WHAT YOU WILL DO:
(a) In the article on the dopamine research project, how much money funds the project, and which organization provides it?
(b) Carry on the article about the dopamine research project from its final sentence.

===== PASSAGE PROVIDED

Collaboration could help unlock secrets of key compound in memory and addiction
A team led by researchers at Imperial is leading an international effort to uncover the role of one of the brain’s key chemical messengers in detail.
Dopamine carries signals between nerve cells throughout the brain and plays important roles in everything from learning, memory and attention, to motivation and reward.
However, as most medicines designed for the human brain are not able to selectively target individual brain systems, studying its effect on specific brain processes has been a major challenge for neuroscientists.
But now a new project led by Professor David Nutt, from the Department of Medicine, will use a pharmaceutical compound to investigate the role of the main dopamine receptor in the brain – the D1 receptor, which is believed to play a vital role in attention, concentration and addiction to tobacco and other substances.
This landmark grant will provide a vital boost to human brain research across the globe Professor David Nutt
The Tools for Human Neuroscience Drug Research (THuNDR2) project will provide scientists with a highly-selective, safe compound called ADX10061 to address a series of key questions in human brain science, including the role of dopamine in addiction and targeting its receptors to break the cycle.
Funded through a £1.4m grant from the Wellcome Trust, the project will bring together researchers from Imperial and the universities of Cambridge, Bristol, Exeter, Oxford and Kings College London, along with expertise and insight from the pharmaceutical industry, to produce and provide access to the compound.

==========
===== DATA SHOWN

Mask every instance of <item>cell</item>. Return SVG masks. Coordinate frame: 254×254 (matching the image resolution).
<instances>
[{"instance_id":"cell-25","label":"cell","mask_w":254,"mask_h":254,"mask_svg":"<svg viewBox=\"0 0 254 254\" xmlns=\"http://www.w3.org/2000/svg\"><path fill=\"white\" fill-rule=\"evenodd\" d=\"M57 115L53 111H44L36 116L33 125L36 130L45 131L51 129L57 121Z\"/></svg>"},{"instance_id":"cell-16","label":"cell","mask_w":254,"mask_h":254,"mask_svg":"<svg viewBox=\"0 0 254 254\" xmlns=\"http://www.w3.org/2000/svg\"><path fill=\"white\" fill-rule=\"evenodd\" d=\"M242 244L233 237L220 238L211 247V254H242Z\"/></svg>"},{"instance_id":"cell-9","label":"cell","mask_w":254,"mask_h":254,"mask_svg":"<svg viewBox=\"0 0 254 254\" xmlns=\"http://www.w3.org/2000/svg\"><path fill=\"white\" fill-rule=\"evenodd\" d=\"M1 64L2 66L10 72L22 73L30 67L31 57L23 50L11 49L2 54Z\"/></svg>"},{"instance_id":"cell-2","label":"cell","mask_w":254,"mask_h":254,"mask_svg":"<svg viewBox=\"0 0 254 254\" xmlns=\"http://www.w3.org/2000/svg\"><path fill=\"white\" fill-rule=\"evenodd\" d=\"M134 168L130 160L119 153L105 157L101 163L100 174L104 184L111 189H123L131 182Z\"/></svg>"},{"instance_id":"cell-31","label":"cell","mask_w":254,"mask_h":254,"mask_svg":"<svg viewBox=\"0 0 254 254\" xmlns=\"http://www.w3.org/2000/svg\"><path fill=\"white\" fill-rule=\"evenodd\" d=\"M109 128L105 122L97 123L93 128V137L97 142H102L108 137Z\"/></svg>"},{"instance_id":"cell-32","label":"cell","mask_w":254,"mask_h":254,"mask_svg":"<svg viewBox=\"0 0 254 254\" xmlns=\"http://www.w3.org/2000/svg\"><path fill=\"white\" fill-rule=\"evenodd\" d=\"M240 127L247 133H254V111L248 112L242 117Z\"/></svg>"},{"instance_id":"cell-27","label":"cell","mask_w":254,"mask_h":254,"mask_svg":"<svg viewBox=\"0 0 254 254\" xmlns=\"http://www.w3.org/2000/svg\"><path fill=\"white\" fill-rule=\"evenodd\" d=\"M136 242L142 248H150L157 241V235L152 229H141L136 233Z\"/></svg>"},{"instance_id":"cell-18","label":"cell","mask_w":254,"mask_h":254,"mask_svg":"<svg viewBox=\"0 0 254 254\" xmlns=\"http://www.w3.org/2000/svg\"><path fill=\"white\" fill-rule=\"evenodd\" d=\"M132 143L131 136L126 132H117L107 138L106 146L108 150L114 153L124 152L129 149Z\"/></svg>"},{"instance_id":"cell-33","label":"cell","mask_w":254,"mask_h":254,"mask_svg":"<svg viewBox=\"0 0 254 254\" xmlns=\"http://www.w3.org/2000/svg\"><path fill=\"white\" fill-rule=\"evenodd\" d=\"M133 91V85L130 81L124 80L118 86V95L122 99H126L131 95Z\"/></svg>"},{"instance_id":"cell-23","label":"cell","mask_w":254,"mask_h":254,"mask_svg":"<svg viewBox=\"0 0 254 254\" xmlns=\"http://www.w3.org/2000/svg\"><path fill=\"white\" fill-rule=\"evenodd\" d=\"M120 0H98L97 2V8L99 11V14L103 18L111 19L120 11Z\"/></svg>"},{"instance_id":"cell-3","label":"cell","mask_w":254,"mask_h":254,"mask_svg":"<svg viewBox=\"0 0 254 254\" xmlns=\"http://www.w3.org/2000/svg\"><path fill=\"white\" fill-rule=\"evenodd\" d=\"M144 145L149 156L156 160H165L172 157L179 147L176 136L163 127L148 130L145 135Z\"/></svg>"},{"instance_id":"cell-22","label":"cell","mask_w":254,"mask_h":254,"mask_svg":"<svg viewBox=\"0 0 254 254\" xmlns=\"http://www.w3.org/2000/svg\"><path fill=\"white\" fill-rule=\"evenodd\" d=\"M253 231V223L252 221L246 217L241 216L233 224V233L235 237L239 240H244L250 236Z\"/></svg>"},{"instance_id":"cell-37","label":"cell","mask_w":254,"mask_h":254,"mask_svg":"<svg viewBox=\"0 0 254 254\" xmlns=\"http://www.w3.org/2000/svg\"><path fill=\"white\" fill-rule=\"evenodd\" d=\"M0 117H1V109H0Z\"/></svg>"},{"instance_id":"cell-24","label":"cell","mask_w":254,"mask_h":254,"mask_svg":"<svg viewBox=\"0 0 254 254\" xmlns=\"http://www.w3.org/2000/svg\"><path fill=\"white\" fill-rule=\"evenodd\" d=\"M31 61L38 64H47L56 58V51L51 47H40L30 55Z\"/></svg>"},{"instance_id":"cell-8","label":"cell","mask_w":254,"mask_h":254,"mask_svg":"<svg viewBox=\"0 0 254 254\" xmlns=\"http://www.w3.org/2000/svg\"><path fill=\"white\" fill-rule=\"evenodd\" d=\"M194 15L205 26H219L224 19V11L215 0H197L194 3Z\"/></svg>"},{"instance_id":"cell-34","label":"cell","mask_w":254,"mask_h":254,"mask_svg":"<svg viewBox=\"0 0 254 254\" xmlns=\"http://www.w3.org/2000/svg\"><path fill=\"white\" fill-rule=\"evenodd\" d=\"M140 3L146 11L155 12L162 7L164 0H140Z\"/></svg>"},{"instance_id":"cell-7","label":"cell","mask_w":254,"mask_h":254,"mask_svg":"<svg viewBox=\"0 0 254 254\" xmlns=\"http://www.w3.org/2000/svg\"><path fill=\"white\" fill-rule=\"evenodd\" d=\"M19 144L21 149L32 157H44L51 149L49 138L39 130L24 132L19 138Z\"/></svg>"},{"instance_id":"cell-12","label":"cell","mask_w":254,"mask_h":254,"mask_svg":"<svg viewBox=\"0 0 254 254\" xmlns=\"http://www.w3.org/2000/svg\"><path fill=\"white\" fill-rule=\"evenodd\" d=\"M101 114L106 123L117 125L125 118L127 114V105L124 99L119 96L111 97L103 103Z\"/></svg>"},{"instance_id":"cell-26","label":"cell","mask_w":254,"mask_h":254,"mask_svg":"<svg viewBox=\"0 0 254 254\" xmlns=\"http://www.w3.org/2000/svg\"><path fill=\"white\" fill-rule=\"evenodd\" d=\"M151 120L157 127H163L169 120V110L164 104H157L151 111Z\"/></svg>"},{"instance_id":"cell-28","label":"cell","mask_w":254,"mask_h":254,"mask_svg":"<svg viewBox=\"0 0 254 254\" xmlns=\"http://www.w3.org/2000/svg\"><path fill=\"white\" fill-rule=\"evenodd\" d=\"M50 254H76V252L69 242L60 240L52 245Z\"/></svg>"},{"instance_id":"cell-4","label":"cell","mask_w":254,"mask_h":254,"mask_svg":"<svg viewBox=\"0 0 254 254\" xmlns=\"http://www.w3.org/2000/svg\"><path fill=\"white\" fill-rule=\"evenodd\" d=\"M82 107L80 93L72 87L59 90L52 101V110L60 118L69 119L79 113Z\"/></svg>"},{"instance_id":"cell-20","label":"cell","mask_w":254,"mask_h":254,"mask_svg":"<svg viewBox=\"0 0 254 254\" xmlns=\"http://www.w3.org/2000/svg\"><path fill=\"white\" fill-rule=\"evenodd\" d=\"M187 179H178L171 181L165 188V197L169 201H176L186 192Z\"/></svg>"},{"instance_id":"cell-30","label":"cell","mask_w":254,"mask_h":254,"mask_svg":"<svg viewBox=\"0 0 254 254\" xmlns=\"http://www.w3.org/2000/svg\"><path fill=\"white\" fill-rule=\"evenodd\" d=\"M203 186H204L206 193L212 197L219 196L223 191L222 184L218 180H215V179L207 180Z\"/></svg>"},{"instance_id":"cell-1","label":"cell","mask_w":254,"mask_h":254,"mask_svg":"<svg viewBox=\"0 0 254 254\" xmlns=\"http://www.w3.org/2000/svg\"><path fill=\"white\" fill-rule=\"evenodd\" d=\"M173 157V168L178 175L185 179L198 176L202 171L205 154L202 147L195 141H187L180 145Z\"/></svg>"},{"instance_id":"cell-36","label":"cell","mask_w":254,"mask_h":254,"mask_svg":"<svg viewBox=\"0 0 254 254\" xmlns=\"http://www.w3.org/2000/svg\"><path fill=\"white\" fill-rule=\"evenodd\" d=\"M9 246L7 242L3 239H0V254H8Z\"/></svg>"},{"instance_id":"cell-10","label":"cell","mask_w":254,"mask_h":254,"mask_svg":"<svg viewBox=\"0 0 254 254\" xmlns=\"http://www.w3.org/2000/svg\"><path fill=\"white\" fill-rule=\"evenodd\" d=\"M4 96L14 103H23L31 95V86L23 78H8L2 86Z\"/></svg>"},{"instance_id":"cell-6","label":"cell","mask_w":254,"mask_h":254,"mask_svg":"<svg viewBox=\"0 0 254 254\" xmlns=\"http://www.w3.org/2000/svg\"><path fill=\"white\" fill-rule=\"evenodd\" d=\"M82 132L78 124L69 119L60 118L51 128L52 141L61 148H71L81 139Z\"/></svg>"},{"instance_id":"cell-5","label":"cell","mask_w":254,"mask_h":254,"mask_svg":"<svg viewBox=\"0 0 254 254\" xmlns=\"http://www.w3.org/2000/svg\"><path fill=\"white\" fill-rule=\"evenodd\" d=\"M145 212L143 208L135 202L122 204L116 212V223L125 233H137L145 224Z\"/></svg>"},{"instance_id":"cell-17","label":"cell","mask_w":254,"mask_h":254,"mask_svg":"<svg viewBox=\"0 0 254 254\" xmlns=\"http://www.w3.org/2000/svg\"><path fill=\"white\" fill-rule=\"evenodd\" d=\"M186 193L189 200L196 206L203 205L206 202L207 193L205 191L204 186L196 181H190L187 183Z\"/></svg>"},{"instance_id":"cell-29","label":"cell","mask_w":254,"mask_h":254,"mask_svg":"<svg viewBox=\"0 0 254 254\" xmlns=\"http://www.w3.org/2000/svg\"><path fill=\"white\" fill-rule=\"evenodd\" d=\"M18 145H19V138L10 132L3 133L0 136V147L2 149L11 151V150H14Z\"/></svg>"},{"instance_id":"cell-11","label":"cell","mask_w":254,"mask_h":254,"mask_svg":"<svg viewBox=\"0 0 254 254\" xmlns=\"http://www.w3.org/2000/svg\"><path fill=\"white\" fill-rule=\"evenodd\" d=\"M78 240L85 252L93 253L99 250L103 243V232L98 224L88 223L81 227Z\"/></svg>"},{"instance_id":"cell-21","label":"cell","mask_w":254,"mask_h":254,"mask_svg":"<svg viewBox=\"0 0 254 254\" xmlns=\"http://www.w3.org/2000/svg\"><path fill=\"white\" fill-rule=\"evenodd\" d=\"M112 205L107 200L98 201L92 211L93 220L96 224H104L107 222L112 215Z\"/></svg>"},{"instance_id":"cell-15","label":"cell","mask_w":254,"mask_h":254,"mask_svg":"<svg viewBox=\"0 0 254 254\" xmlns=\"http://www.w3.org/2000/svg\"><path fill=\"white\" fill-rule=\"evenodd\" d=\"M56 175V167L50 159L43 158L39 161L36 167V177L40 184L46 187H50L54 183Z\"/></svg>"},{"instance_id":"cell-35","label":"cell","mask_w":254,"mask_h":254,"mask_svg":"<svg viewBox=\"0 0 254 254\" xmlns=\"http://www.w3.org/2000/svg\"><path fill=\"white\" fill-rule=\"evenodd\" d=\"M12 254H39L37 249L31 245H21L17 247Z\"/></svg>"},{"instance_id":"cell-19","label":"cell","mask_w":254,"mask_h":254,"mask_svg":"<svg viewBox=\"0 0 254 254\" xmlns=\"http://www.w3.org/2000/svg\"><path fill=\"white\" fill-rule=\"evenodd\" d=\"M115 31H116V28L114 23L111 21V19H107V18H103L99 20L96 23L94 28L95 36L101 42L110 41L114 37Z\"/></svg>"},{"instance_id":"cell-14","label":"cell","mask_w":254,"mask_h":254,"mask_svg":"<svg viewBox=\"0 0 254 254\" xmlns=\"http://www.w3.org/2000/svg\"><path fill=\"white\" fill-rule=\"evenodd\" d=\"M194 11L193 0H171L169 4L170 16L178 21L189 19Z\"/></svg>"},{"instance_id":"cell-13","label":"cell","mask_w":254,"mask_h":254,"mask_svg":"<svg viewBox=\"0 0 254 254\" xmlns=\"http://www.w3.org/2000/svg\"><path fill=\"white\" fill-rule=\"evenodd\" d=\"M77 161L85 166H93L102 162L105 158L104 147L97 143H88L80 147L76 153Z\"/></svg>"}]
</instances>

==========

RESULTS OF THE TASKS:
(a) The project is funded by a £1.4m grant from the Wellcome Trust.

(b)
“THuNDR2 is a landmark biomedical resource funded by Wellcome that will provide a much-needed boost to human experimental neuroscience both in the UK and across the world for many years to come,” explained Professor Nutt, Edmund J Safra Chair in Neuropsychopharmacology at Imperial.
Working with pharmaceutical company Addex, which discovered ADX10061 and has investigated it’s use in smoking cessation, drug abuse, schizophrenia and sleep disorders – conditions in which dopamine receptors are known to play a key role – the THuNDR2 group will produce the compound to medical standards for human research.
One key question that the Imperial team will address Is role of the dopamine D1 receptor in addiction to drugs such as alcohol and smoking, both of which seem to release dopamine in the brain.
The group also aim to make the compound available to other UK and international psychopharmacology researchers carrying out relevant projects, making it part of the ECNP medicines chest initiative.
Professor Nutt added: “Many research groups in the UK, US and Europe are interested in obtaining supplies for their projects, so this landmark grant will provide a vital boost to human brain research across the globe.”